Covent Garden traffic drops by 25% as councils look to make trial scheme permanent

Covent Garden traffic has reduced since trial scheme was introduced (Westminster City Council)
Covent Garden traffic has reduced since trial scheme was introduced (Westminster City Council)

Traffic levels in Covent Garden have dropped by as much as 25 per cent as Westminster and Camden councils look to make a trial scheme permanent in the area.

There has been a 10 to 25 per cent reduction in traffic levels across the central London district - depending on time of day - since the traffic management scheme was introduced in December 2021.

Cycling has increased by 15 to 30 per cent in the tourist hotspot, Westminster City Council said on Wednesday, and there has been as much as a 60 per cent reduction in traffic levels across the disctrict when measured against 2019.

The trial aimed to reduce traffic, cut carbon emissions, improve air quality and encourage more cycling and walking. It was developed in consultation with residents and business groups in Covent Garden.

It includes a number of changes to the direction of traffic on streets as well as access restrictions, including the closure of Covent Garden Piazza to all vehicles, except for deliveries, and specific pedestrian and cycle zones.

More than three quarters of survey respondents thought the scheme made walking easier and safer, and believe air quality would be improved in the area.

Seventy-five per cent thought it would be more pleasant to spend time in Covent Garden if the scheme should become permanent.

After 11 months of the trial, the Experiemental Traffic Order period is coming to an end.
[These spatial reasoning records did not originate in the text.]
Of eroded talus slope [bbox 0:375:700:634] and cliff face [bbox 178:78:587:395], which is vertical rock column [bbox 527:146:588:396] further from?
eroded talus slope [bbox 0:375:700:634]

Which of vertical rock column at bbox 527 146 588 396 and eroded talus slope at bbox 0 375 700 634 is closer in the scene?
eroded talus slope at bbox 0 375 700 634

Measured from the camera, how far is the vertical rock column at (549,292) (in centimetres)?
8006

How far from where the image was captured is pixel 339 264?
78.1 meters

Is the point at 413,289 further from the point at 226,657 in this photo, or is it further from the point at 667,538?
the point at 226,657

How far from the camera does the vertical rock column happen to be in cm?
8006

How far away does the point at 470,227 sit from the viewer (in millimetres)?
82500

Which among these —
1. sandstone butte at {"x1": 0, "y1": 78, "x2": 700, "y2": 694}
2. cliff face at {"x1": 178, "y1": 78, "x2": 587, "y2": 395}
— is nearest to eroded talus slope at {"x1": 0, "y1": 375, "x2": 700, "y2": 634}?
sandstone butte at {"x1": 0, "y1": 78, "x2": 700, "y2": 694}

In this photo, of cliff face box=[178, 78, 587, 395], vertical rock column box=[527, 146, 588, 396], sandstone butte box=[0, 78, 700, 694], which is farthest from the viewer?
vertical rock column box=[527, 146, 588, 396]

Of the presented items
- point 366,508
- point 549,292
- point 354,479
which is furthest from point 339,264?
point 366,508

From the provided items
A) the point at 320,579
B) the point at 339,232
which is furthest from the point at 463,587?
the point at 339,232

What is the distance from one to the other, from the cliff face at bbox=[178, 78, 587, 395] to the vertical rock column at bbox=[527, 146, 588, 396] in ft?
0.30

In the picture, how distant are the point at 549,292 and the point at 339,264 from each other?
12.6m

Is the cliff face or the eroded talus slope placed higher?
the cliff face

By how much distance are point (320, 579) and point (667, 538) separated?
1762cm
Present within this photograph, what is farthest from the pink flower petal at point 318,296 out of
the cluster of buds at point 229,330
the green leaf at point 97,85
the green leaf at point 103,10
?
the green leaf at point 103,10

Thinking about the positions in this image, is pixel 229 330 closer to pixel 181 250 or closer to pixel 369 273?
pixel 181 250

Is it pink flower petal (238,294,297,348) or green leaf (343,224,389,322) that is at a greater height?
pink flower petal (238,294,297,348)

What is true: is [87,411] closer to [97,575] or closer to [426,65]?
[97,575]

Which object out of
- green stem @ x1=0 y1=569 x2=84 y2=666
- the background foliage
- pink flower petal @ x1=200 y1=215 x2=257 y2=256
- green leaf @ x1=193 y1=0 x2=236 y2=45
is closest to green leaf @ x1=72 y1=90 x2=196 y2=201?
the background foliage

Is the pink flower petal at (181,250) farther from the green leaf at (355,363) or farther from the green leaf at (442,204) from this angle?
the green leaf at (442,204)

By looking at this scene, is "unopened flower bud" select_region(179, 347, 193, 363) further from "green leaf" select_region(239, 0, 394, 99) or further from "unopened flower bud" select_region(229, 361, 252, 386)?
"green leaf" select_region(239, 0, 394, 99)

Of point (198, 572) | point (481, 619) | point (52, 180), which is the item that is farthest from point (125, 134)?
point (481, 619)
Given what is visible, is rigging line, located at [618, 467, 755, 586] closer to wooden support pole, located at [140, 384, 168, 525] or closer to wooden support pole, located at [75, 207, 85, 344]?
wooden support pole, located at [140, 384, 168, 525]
The two councils are asking the public if the trial should become permanent. Visitors, residents and businesses can give feedback until December 16.

Councillor Paul Dimoldenberg, Cabinet Member for City Management and Air Quality said: “We want people to enjoy everything Covent Garden has to offer and we believe this proposed scheme will help reduce traffic, improve air quality, promote active travel by cycling and walking, enhance the public realm and improve safety in the area, which sees huge footfall numbers every day.

“We want to encourage everyone to give their feedback on this scheme so together we can create a more pleasant environment and a fairer Westminster that everyone can enjoy.”

Councillor Adam Harrison, Cabinet member for a Sustainable Camden at the London Borough of Camden said: “In Seven Dials, and across the iconic Covent Garden, we have been testing a series of changes since last year in response to the challenges that you have been telling us about. These include reducing the number of motor vehicles that use the area as a ‘rat run’, therefore improving Covent Garden for pedestrians and cyclists.

“In Camden, we have now also built on this trial with an aim of improving the Seven Dials area even more and would like you to have your say and share your views on a series of suggested improvements at the corner of Monmouth Street and Tower Street, including a cycle route, new paving, trees, seating and planting.”